Sun had announced Taro’s acquisition in May 2007. Taro’s main market is the US, which contributes to over three-fourths of revenue. As of December 2007, dermatology and topical products contributed to 67% of sales, while cardiovascular contributed 12%, with the rest coming from anti-inflammatory, neuro-psychiatric and others. Sun’s aim was to add Taro’s complementary categories such as dermatology to its own and benefit from cost synergies.
Based on pro forma numbers, Taro’s income in the first half ended June was $187 million, up by around 3% over the year-ago period, while its operating income was up by around 6%. The June quarter numbers were unimpressive, affecting its half year results.
Taro’s annualized 2010 sales could potentially add around one-third to Sun’s estimated revenue of around Rs 4,800 crore. But that also depends on how soon it can actually close the acquisition and the eventual stake it ends up with in the company. More importantly, Taro’s numbers are pro forma figures and audited figures are available only till 2007. An audit could result in a change in these financials as well.
Sun currently holds a 36.4% equity stake and a 24.3% voting right in Taro. In the next stage, it will have to pay $36 million to the promoters, exercising its option to acquire their stake in the company.
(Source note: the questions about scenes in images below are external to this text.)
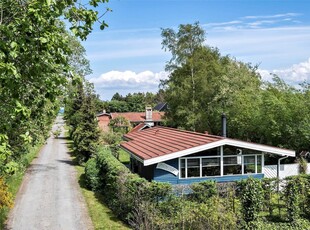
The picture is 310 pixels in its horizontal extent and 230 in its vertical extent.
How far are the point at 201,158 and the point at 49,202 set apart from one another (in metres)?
8.13

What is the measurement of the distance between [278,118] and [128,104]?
86.3m

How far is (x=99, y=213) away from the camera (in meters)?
15.9

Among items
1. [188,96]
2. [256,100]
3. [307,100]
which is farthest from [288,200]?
[188,96]

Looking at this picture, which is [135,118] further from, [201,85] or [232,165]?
[232,165]

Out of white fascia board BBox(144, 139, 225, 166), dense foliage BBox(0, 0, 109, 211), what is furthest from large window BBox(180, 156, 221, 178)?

If they choose to go to court, however, it may cause further delay. The open offer will proceed at the original offer price of $7.75 a share with an outlay of $156 million. The current market price is higher at around $11.50, so Taro’s shareholders may not sell.
With zero acceptance also, Sun will still be left with an equity stake of 48% and a voting right of 65%. It may have to cross a few more obstacles in the form of residual litigation, or any new ones. But it has won the major battle, and it appears to be a matter of time before it gets control. That will blow away one big uncertainty. Shareholders will now await news on Caraco resolving its issues with FDA.